■ Requirements
Write the next part of the lab exercise on drawing samples from a population, starting right after its last line of code.

■ Excerpt provided
Overview: In this lab exercise, you will experiment with drawing samples from a population.
Objectives: At the end of this lab you will be able to:
Create a subdirectory named Lab 3
in the
PUBHBIO 2210 Labs
directory you created in your OneDrive
folder in Lab 1.
Download the four lab files from Carmen while in the RStudio server:
lab-03-sampling-blank.html
lab-03-sampling-blank.Rmd
lab-03-sampling-worksheet-blank.docx
nhanesPopulation.csv
If you have not downloaded all of these files, do so now.
Save the four downloaded files in the
PUBHBIO 2210 Labs/Lab 3
directory (i.e., save the
downloaded files in the Lab 3
directory or folder created).
When working on labs, it is important to keep all related files in the
same directory.
Change the author and date information in the lab header.
Replace 0
in the code chunk below with a number of
your choosing. Choosing a different “seed” number than someone else
makes the computer generate a different sequence of random
numbers.
Choosing the same seed number makes the computer generate the same sequence of random numbers.
Choose a seed and keep it the same throughout this assignment so that your answers don’t change every time you knit the document, but do not intentionally choose the same number as a classmate.
# Here, ensure to change the number "0" to a number of
# your choosing before you proceed with this Lab.
set.seed(101)
To help understand random sampling from an infinite population, we
will first randomly sample cases from a large dataset. (A “case” is one
row in a dataset and refers to all the measurements for a given
individual or experimental unit.) The large dataset,
nhanesPopulation.csv
is a small set of variables from the
larger NHANES dataset, from which our nhanesSubset.csv
dataset was randomly sampled. The large dataset consists of 17,314
cases; remember that the subset we have been working with consists of
only 100 cases.
In the code chunk below, load the large dataset
(nhanesPopulation.csv
) and store it in an object called
nhanes.pop
, convert it to a tibble
and then,
print the dataset (i.e., the object). Refer to your Lab 1 (especially)
and Lab 2 for the code chunks on how to do these.
# Enter code here
nhanes.pop <- read.csv("nhanesPopulation.csv")
nhanes.pop <- as_tibble(nhanes.pop)
print(nhanes.pop)

(Items listed in a dataset)
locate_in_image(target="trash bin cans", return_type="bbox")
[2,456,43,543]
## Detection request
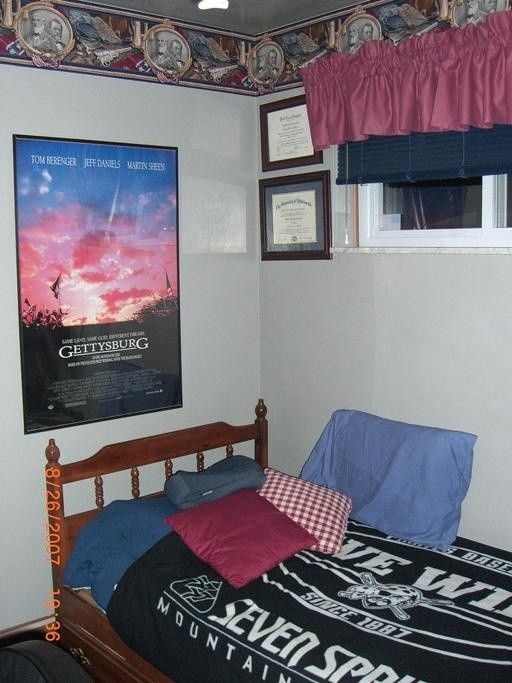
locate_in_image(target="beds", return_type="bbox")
[45,399,512,683]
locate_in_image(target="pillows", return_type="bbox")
[163,455,262,510]
[297,409,478,549]
[166,487,315,588]
[258,463,353,554]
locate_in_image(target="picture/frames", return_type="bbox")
[259,169,333,260]
[13,134,183,435]
[259,93,323,172]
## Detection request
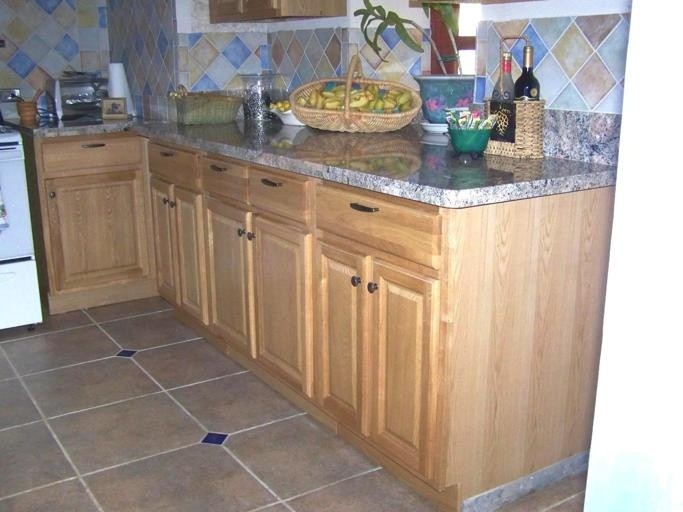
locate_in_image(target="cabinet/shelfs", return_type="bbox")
[146,140,211,329]
[310,184,441,485]
[41,136,148,295]
[198,152,314,400]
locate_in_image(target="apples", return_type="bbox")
[272,138,294,150]
[273,100,290,111]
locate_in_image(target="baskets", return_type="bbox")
[483,34,545,160]
[288,54,423,133]
[167,84,244,126]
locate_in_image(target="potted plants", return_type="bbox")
[352,0,475,125]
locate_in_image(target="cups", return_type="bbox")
[16,102,37,120]
[20,119,37,130]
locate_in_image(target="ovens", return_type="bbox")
[0,126,44,332]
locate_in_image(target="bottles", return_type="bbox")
[240,72,283,123]
[244,123,281,151]
[491,44,539,104]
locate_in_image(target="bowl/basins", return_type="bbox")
[447,155,490,186]
[268,107,307,126]
[447,128,491,153]
[271,126,305,146]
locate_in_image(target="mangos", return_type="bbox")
[297,84,413,112]
[354,111,355,113]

■ Written reply
## # A tibble: 17,341 × 4
## id heightCm lead everSmoke
## <int> <dbl> <dbl> <int>
## 1 1 179. 5 1
## 2 2 162. 0.7 1
## 3 3 157. 2.7 0
## 4 4 177. 2 1
## 5 5 168. 2.3 0
## 6 6 178. 5.2 0
## 7 7 159 4.9 0
## 8 8 156. 1 1
## 9 9 164. 2.1 0
## 10 10 172. 1.7 0
## # ℹ 17,331 more rows
Some rows have missing data that would cause problems for us. To
remove all rows with any missing data, we can use the
na.omit()
function, for example:
# Not evaluated
mydata <- mydata %>% na.omit()
In the code chunk below, remove rows with any
missing data from the NHANES population dataset
(nhanes.pop
). Then, print the dataset.
# Enter code here
nhanes.pop <- nhanes.pop %>% na.omit()
There are only four variables in this dataset: id
,
heightCm
, lead
, and everSmoke
.
The everSmoke
variable is categorical (binary) and takes
the values 1 = "yes"
and 0 = "no"
. However,
today we will leave everSmoke
as a numeric variable so that
R will compute the mean for us.
The sample()
function randomly selects rows from a
dataset and the head()
function prints the first 6 rows of
the dataset.
For example,
# Not evaluated
mydata.sample.30 <- mydata.pop %>% sample(size = 30)
head(mydata.sample.30)
draws a sample of size 30 from the dataset mydata.pop
and stores in an object called mydata.sample.30
, and prints
the first 6 rows of mydata.sample.30
.
In the code chunk below, draw a random sample of size 10 from the
NHANES population dataset (nhanes.pop
), and print the first
6 rows of the (random sample) dataset.
# Enter code here
nhanes.pop.sample.10 <- nhanes.pop %>% sample(size=10)
head(nhanes.pop.sample.10)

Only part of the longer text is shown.